Le Bar Jean – Solenzara
Passer d’une aventure en sac à dos face à des millions de téléspectateurs à la gestion d’un restaurant en Corse du Sud, c’est le défi relevé par Julie Rosso et Denis Pierinelli. C’est la tête sur les épaules et les pieds bien ancrés sur terre que ce couple sympathique nous raconte son parcours et le quotidien du métier de restaurateur. Une belle rencontre au sein de leur établissement Le Bar Jean tout juste refait à neuf il y a un mois.
Pouvez-vous vous présenter ?
Nous sommes un jeune couple de restaurateurs et tenons Le Bar Jean à Solenzara depuis 2014. Pour l’anecdote, nous étions aussi finalistes de l’émission Pékin Express en 2013.
La Corse c’est…
Julie – Chez nous, tout simplement. Nous sommes corses et très attachés à notre île, profondément, viscéralement même. On aime la mettre en avant dans notre métier au quotidien. Pour nous le luxe, c’est vivre ici.
Denis – Je pense que même si j’avais été originaire d’une autre région, je serais tombé amoureux de la Corse.
Quels sont vos parcours respectifs ?
Julie – Je suis issue d’une famille de restaurateurs de Porto-Vecchio, ce qui m’a sans doute déjà un peu conditionnée. Côté études j’ai un bac + 6 avec une maîtrise de langues étrangères obtenue à la Sorbonne et un diplôme de journalisme de l’ESJ Paris. Je suis revenue ici à la fin de mes études. J’ai fait des saisons l’été, des extras l’hiver, quelques piges à Corse Matin et j’ai fini par être embauchée chez Oscaro où j’étais principalement en charge des partenariats.
Denis – J’ai une formation de comptable et j’ai travaillé en entreprise pendant 10 ans, en gardant toujours un pied dans la restauration lors de mes congés d’été. Mon oncle était restaurateur, je l’admirais beaucoup étant gamin, il avait bien réussi et gérait plusieurs affaires, j’ai travaillé un peu avec lui. Ça me plaisait et très vite je me suis retrouvé à gérer des affaires, pour 1 semaine d’abord, puis un peu plus.
D’où est venue l’envie de reprendre Le Bar Jean ?

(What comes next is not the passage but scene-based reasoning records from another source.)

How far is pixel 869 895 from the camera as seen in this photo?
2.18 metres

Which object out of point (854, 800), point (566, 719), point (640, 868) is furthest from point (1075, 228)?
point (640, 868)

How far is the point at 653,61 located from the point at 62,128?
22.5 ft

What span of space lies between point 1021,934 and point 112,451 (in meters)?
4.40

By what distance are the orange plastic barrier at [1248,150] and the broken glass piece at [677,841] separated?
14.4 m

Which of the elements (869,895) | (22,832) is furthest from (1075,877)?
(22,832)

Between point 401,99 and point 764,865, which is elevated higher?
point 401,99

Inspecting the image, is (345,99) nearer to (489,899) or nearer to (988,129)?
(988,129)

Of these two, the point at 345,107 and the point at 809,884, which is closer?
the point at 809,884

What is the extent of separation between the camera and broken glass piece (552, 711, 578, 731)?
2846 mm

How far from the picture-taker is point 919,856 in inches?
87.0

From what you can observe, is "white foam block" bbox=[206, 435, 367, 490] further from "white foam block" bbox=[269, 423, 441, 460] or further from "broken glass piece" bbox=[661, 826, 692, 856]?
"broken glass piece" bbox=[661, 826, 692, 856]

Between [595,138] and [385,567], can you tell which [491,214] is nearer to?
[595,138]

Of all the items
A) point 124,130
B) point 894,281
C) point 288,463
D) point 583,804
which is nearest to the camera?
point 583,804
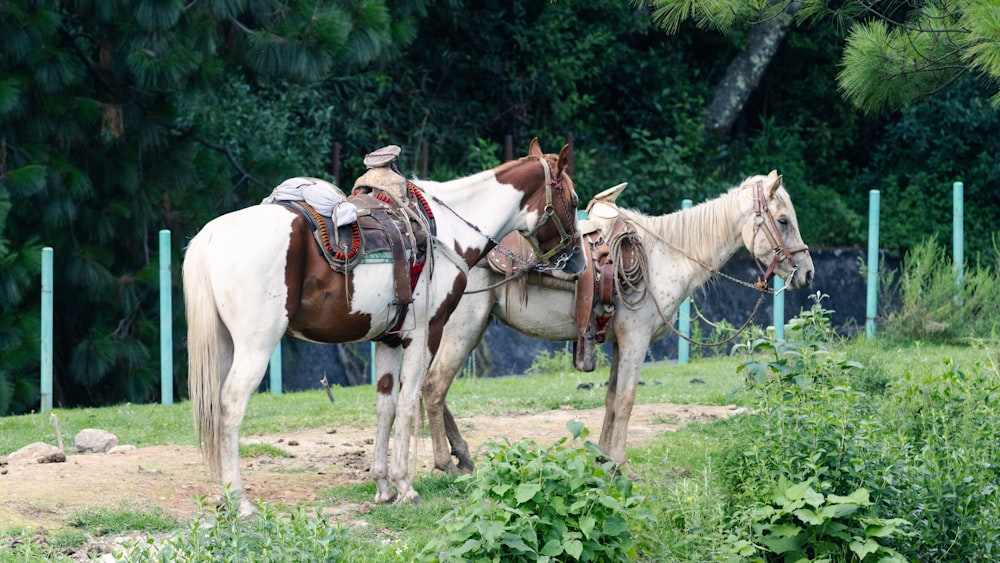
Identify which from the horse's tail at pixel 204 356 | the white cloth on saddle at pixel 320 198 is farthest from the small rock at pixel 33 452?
the white cloth on saddle at pixel 320 198

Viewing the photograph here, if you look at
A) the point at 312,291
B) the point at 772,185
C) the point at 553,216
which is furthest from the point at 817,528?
the point at 772,185

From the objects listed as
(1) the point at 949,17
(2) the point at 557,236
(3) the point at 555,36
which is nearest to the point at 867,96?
(1) the point at 949,17

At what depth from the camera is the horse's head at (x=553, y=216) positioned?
707cm

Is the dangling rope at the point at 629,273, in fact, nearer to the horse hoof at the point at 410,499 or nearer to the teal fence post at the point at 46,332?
the horse hoof at the point at 410,499

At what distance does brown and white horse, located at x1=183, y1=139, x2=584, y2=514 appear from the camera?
6047mm

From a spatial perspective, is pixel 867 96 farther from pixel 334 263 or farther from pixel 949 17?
pixel 334 263

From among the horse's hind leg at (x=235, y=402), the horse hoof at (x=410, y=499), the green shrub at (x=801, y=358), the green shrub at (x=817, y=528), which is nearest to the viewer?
the green shrub at (x=817, y=528)

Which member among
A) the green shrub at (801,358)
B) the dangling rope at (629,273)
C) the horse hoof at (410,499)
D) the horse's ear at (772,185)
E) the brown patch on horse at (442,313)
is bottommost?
the horse hoof at (410,499)

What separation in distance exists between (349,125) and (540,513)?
37.1ft

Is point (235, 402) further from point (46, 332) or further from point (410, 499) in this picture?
point (46, 332)

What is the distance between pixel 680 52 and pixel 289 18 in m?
8.26

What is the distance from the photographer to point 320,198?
641 cm

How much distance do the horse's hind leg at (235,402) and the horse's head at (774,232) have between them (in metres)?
3.38

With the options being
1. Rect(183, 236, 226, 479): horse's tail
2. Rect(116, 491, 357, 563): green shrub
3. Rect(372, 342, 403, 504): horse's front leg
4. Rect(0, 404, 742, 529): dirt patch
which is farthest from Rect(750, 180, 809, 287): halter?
Rect(116, 491, 357, 563): green shrub
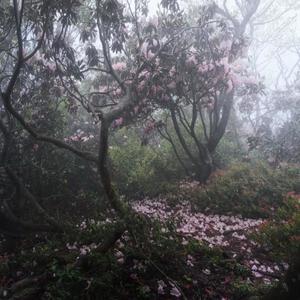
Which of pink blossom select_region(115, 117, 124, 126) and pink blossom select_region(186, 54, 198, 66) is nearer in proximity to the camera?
pink blossom select_region(186, 54, 198, 66)

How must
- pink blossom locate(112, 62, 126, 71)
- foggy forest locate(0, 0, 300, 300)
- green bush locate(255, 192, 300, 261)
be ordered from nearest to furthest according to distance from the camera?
foggy forest locate(0, 0, 300, 300) < green bush locate(255, 192, 300, 261) < pink blossom locate(112, 62, 126, 71)

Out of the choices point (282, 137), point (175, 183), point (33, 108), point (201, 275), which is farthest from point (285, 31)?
point (201, 275)

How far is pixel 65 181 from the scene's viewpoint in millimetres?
6453

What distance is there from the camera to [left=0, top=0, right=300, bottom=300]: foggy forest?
3.59 m

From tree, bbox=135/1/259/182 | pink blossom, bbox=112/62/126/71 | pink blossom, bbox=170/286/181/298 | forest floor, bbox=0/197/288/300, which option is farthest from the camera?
pink blossom, bbox=112/62/126/71

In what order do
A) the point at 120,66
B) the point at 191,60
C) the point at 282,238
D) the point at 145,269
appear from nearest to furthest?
1. the point at 145,269
2. the point at 282,238
3. the point at 191,60
4. the point at 120,66

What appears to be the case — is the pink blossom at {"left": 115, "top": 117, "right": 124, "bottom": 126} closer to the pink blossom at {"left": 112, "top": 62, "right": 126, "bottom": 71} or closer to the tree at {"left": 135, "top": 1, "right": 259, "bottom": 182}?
the tree at {"left": 135, "top": 1, "right": 259, "bottom": 182}

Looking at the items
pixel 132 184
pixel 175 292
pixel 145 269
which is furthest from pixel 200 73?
pixel 175 292

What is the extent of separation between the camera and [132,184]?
8078mm

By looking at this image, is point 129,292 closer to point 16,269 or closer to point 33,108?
point 16,269

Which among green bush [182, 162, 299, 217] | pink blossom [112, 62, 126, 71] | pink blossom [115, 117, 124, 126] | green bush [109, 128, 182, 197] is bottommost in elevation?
green bush [182, 162, 299, 217]

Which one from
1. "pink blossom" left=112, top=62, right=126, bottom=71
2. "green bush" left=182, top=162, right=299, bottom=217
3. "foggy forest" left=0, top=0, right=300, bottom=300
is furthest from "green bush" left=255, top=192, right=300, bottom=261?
"pink blossom" left=112, top=62, right=126, bottom=71

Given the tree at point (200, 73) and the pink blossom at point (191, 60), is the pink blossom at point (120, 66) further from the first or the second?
the pink blossom at point (191, 60)

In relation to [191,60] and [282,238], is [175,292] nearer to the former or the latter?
[282,238]
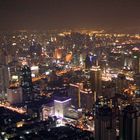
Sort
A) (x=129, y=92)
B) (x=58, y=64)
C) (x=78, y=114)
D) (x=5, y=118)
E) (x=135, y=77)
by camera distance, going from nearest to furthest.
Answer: (x=5, y=118) → (x=78, y=114) → (x=129, y=92) → (x=135, y=77) → (x=58, y=64)

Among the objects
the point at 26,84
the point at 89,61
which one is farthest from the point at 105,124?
the point at 89,61

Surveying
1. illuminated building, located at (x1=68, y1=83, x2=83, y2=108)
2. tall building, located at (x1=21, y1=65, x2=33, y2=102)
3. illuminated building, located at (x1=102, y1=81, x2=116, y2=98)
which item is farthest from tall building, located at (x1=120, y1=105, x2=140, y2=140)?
tall building, located at (x1=21, y1=65, x2=33, y2=102)

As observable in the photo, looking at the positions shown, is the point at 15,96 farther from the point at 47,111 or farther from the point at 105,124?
the point at 105,124

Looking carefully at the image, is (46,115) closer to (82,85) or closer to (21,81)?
(82,85)

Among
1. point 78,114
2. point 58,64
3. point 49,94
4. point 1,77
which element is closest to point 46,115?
point 78,114

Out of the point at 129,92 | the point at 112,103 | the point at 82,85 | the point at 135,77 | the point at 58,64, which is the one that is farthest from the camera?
the point at 58,64

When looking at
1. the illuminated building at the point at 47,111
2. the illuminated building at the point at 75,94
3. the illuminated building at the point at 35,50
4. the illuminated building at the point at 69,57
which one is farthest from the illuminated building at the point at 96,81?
the illuminated building at the point at 35,50

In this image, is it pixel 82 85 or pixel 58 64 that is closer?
pixel 82 85
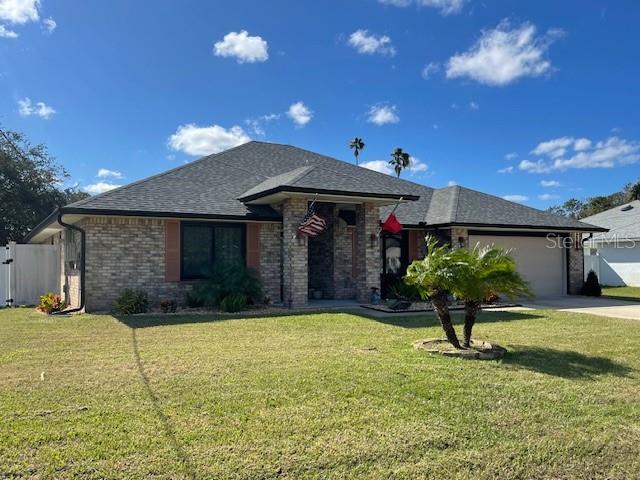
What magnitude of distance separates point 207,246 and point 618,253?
72.1 feet

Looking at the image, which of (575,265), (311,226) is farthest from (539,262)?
(311,226)

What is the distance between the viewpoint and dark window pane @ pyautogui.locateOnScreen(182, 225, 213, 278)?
13805mm

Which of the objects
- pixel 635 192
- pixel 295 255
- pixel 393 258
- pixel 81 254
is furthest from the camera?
pixel 635 192

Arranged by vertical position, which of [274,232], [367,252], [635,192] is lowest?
[367,252]

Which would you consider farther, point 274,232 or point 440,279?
point 274,232

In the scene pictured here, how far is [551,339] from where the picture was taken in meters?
8.86

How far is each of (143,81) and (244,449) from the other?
1613 centimetres

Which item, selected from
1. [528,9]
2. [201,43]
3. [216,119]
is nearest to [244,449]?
[528,9]

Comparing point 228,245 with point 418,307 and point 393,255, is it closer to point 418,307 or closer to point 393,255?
point 418,307

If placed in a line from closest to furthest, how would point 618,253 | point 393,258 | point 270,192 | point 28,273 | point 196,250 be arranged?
point 270,192, point 196,250, point 28,273, point 393,258, point 618,253

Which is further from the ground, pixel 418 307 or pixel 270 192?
pixel 270 192

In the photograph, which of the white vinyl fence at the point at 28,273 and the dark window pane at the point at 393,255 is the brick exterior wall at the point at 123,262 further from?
the dark window pane at the point at 393,255

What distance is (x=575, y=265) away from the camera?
62.3 feet

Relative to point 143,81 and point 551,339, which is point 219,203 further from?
point 551,339
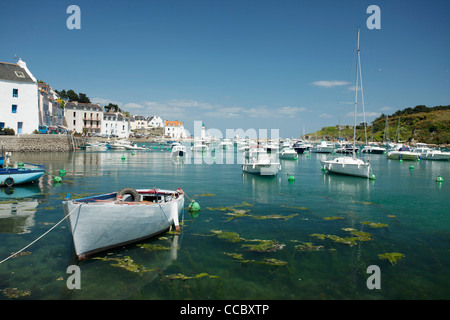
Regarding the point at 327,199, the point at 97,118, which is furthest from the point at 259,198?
the point at 97,118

Denis – Nous avons eu la chance de participer à l’aventure Pékin Express en 2013, pendant 45 jours en immersion totale, coupés du monde et sans téléphone. A notre retour, nous étions complétement déboussolés et avons démissionné de nos emplois respectifs. Pour moi, c’était impossible de reprendre un boulot où il fallait rester dans un bureau 8h par jour en sachant ce que le monde offrait à l’extérieur. Je me suis associé à mon oncle qui tenait un restaurant sur le port de Bastia. L’expérience a été difficile, c’était un établissement très touristique le rythme était intense dans une ambiance qui ne me correspondait pas. J’ai donc fini par quitter l’affaire et nous avons cherché une affaire avec Julie, de retour chez nous à Solenzara.
Reprendre un lieu historique au cœur de Solenzara
Jamais nous n’aurions imaginé que ce serait le Bar Jean ! C’est une affaire qui existe depuis 1947 et a été gérée par la même famille pendant 50 ans. C’est là où nous avons passé toutes nos soirées plus jeunes, il y avait un vrai attachement, des tas de souvenirs. Nous sommes partis sur une gérance d’un an avec promesse de vente. Nous nous sommes dit que nous allions tenter l’expérience et qu’au pire nous pourrions toujours faire quelque chose d’autre dans un an si ça ne nous plaisait pas ! Aujourd’hui, nous sommes conscients d’avoir une belle affaire. Nous avons pu créer 3 emplois en CDI et travaillons aussi avec des contrats saisonniers.
Quelles sont les difficultés auxquelles vous faites face ?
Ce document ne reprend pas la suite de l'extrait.